Now, that's not what the agent for a #1 overall pick wants to hear. He went to the trouble of attaining the kid and retaining him through his entry level years -- he'd like the cash-in of a nice commission for the life of a long-term deal. The kind of cash that buys you nice cars.

In fact, Johnson's agent Pat Brisson even pined a bit {*this is the world's smallest violin right here*} about how normally a team locks up their #1 overall pick at this stage:

"Normally after two years, whether he has offer-sheet rights or not, the trend is to explore a longer-term deal and lock up your core players. That doesn't seem to be the case with the Blues," Brisson said. "So the course of the conversation has changed a bit. This is perhaps a direction we weren't intending to go down, but the Blues are looking for a shorter-term."

So the Blues signed both Johnson and Perron to two-year extensions at significant base-salary raises.

I like this. I like this a lot. Early in the post-lockout years, GMs behaved as if the cap would rise forever and they'd need to lock in their young guns at rates that would hopefully be discounts as the cap continued to rise.
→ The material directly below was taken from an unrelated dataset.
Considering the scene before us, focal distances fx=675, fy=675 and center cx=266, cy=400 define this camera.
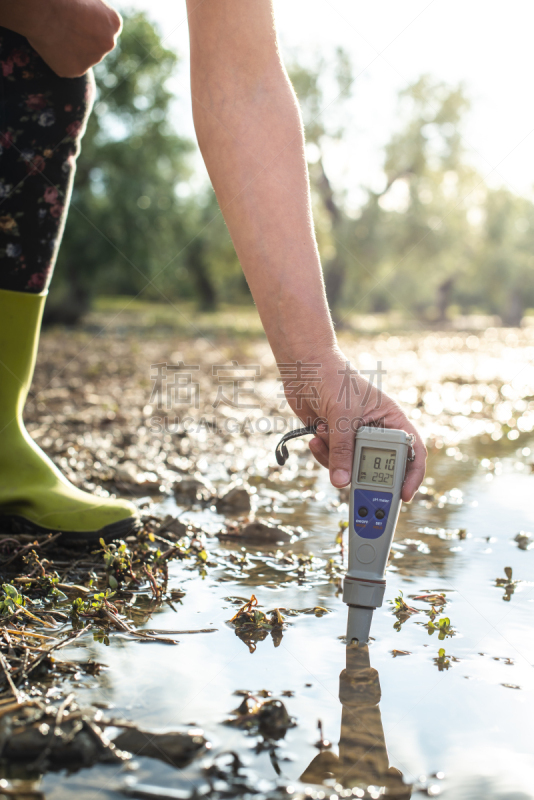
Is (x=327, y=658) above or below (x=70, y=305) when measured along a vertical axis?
below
Now, finally in the last two summers -- finally! -- GMs and owners seem to have digested the fact that the world's economy rather sucks and there is no divine right of salary inflation.

For Armstrong, the situation presented the risk of a mistake by betting long on the wrong player (what if Perron or Johnson level off?) as well as a mistake by betting on the right player but at too high a salary (escalating it too high while the cap essentially remains flat). There's risk the other direction, of course: If Perron or Johnson really take off and if the cap rises, maybe their next deals will be bigger than what they would've signed for now. But this way no one's taking a giant leap of faith.

I'm pretty optimistic about both Okposo and Bailey (and later, you can add Tavares, Nino, perhaps de Haan), but in the case of the first two it's anybody's guess what they'll have proven at the end of this coming season, when both will be due their second NHL deal.

While Garth Snow has long talked of his cap space as an asset, it seems like it's generally taken GMs a while to look at the long-term picture in this way. (Seems like Sather still hasn't gotten there; he just waits for an accountant to tell him he's pushing the cap and should call Bob Gainey for a bailout.) Hopefully when it comes time to re-sign the Islanders young core guys, both GM and agent will look at the big picture and the reality of an evolving landscape -- and not just fall back on, "Normally after two years, the trend is to [agentspeak for making the agent rich]."